I spent the morning contemplating the deeper meanings of Tuesday’s election - just me and a zillion other orange-clad fanatics lined up on the streets of San Francisco. For the San Francisco Giants’ World Series victory parade, people went nuts. The buzz of vuvuzelas, horns, sirens, costumes, cheering, chanting. (Oo-ree-bay! Oo-ree-bay!) So much fun.
Home again and once more serious, I offer this random download on Tuesday’s results:
- So much for slates.
The resident political camps wanted Santa Rosa voters to embrace slates of candidates.

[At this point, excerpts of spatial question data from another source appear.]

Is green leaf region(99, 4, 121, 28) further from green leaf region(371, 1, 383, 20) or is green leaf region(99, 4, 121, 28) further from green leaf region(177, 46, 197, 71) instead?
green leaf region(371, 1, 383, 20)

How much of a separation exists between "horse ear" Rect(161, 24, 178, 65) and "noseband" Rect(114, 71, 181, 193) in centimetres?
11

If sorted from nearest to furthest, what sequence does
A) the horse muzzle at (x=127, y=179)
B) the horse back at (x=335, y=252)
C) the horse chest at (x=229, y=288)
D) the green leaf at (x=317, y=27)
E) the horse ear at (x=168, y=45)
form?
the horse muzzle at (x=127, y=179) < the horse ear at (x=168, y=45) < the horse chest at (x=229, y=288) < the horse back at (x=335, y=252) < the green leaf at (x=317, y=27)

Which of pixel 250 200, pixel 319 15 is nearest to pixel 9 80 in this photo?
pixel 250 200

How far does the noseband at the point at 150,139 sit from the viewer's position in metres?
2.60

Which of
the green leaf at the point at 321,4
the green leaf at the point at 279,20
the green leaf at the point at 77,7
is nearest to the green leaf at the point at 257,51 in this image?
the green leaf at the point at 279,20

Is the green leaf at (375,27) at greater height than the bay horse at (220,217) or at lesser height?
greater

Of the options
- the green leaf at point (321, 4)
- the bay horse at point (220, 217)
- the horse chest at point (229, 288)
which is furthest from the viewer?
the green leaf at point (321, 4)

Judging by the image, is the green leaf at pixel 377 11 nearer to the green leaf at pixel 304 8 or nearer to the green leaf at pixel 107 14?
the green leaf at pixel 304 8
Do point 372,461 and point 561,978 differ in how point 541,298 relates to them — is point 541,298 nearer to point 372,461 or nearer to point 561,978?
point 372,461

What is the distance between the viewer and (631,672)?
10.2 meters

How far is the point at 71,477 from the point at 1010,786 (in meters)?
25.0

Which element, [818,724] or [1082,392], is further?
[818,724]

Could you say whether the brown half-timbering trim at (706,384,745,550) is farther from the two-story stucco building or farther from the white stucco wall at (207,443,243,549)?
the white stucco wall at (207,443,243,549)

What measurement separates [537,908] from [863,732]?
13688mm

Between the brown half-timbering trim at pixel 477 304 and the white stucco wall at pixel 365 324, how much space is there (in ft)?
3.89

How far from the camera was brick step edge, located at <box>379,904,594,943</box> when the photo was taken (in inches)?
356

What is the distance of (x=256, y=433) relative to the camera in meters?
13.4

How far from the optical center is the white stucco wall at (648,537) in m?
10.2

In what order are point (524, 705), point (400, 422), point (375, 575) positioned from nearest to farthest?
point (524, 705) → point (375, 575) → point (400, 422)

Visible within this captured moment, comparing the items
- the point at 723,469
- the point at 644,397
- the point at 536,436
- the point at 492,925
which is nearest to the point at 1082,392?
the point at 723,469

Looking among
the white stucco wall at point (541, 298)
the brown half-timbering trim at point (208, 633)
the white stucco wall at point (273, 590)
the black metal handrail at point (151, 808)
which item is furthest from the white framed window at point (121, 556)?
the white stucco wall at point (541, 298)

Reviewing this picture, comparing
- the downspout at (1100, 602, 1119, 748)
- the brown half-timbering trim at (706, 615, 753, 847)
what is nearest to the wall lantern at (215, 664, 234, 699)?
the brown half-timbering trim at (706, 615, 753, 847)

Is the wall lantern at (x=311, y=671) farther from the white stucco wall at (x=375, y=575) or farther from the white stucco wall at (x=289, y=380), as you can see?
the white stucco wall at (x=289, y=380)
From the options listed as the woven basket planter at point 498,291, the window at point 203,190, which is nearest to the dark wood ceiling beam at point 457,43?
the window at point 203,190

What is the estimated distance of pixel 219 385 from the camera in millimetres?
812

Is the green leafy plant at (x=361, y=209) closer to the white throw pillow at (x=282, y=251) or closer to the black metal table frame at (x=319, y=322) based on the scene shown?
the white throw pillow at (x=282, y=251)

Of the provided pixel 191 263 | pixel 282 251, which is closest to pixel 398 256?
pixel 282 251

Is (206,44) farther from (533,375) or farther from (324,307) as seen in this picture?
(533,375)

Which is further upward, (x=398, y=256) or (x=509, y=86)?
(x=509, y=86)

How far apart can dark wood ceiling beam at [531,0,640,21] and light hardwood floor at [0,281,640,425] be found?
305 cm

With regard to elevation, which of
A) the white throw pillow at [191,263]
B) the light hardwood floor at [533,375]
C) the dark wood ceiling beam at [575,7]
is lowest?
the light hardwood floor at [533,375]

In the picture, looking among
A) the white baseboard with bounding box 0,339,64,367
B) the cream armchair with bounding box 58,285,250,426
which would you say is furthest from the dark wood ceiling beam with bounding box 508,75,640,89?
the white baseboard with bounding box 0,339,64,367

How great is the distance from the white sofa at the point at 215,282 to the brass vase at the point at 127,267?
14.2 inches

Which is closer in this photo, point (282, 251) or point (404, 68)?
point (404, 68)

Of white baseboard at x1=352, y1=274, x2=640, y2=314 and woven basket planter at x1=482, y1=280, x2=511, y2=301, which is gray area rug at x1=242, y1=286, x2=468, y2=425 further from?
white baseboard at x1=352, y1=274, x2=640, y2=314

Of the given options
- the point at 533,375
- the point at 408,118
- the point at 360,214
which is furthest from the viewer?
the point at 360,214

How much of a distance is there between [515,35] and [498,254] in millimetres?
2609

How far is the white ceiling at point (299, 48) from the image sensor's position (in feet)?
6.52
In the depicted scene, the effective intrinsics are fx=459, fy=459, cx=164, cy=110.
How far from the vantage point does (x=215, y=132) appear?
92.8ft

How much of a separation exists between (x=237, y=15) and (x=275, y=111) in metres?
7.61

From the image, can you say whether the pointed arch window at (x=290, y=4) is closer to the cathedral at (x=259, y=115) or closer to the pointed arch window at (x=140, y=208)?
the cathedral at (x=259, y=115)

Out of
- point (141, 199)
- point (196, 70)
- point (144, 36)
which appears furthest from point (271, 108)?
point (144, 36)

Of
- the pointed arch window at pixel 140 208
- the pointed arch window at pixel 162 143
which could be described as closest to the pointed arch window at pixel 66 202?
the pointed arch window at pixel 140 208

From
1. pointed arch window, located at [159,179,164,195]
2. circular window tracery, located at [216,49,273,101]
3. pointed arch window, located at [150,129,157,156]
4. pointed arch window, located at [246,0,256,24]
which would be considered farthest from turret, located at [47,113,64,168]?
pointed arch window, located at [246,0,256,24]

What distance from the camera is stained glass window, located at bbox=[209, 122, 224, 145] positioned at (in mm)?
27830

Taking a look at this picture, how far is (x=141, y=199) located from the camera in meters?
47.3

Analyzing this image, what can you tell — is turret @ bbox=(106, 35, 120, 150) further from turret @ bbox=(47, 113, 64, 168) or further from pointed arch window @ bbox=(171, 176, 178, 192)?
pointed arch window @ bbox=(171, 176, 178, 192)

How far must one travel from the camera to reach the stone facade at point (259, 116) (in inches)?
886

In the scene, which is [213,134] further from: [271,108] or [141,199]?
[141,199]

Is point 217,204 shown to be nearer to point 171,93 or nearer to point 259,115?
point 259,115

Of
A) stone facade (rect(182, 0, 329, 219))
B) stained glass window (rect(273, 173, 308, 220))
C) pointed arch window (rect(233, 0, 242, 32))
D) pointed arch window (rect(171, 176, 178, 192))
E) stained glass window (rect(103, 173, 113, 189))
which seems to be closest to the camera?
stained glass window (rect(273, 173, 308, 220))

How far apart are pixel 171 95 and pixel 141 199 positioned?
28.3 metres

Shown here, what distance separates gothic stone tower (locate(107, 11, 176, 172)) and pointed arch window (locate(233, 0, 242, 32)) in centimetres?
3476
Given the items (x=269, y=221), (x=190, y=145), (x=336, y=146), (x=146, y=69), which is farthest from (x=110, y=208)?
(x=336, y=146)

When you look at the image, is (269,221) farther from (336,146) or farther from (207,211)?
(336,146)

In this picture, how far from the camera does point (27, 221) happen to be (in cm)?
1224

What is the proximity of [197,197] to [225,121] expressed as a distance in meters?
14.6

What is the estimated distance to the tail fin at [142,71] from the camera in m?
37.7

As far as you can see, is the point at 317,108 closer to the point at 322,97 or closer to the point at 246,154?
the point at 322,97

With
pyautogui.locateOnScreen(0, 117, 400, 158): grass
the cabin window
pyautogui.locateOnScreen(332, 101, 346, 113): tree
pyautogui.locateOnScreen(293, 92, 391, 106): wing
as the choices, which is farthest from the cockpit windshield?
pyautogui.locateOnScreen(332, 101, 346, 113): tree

But the voters showed that they prefer to make their own choices, thank you very much.
The City Council winners are one from Column A, Susan Gorin, and two from Column B, Jake Ours and Scott Bartley.
Having run on a slate and having decried her rivals as “the big-box slate,” Gorin told a TV audience on election night: “Santa Rosans are pretty sophisticated. They reject slate politics.”
So now you tell us.
- Money can’t buy you happiness.
Meg Whitman, the Republican candidate for governor, spent $142 million of her own money, and in return, received 3,088,070 votes. As other bloggers have noted, that’s more than $45 a vote – more than $50 a vote if you add the donations from other sources.
Fruit baskets might have been cheaper.
- If you want to win, draw the lines yourself.
If you think California doesn’t need reapportionment reform, consider this: The approval rating for the California legislature barely reaches double digits, but not a single incumbent on the ballot Tuesday was defeated. Not one.
The good news is, district boundaries are scheduled to be re-drawn by a citizens’ commission in time for the 2012 elections.
- In a sea of red, there is still California.
Political landscapes change, and some day, California might be a red state. But if Republicans couldn’t win major statewide races in this election, it may be a long time before they do. While Democrats were being routed in most other states, Democrat Jerry Brown recaptured the governor’s office after a 28-year absence and Democrat Barbara Boxer won six more years in the United States Senate.
- There’s no Republican like Schwarzenegger.
Republican Gov. Arnold Schwarzenegger today was celebrating a victory over Texas oil companies and the defeat of Proposition 23, an initiative to suspend the state’s efforts to curb greenhouse gas emissions. Can you name another Republican politician who worries about climate change and picks fights with oil companies?